§ **Requirement**
Take every line from the records below that includes the word "States".

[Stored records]
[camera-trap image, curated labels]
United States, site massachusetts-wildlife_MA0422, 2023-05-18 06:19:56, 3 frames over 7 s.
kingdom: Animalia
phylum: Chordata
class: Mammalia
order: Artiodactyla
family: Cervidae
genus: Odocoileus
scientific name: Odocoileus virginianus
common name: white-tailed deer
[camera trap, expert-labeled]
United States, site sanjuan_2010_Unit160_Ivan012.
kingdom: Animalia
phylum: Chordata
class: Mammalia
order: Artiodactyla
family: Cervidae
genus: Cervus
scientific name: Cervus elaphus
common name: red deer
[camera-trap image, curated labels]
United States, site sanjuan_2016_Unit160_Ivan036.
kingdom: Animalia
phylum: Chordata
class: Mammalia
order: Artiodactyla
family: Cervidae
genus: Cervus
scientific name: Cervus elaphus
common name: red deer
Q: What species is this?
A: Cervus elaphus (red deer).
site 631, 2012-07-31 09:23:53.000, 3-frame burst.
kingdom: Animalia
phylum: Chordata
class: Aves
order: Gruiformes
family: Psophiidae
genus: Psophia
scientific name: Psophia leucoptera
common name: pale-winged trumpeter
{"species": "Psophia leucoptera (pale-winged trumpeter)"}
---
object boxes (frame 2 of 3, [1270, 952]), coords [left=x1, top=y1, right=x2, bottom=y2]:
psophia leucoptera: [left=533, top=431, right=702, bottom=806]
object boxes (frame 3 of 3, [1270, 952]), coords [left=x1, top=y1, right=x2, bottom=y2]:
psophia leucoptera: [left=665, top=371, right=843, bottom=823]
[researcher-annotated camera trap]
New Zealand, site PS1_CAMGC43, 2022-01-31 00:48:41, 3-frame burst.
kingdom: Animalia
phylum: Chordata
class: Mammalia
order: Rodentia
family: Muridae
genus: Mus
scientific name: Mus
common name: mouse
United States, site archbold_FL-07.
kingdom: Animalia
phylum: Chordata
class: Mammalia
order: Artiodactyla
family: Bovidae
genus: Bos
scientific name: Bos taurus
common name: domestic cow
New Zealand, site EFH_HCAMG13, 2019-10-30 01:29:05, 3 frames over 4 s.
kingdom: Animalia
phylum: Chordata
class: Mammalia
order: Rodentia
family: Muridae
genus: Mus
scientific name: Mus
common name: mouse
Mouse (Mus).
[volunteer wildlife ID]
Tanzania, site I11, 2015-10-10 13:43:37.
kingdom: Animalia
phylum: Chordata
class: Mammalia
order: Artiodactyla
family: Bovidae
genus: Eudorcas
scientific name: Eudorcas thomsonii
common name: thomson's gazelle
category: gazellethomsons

§ **Result of the exercise**
United States, site massachusetts-wildlife_MA0422, 2023-05-18 06:19:56, 3 frames over 7 s.
United States, site sanjuan_2010_Unit160_Ivan012.
United States, site sanjuan_2016_Unit160_Ivan036.
United States, site archbold_FL-07.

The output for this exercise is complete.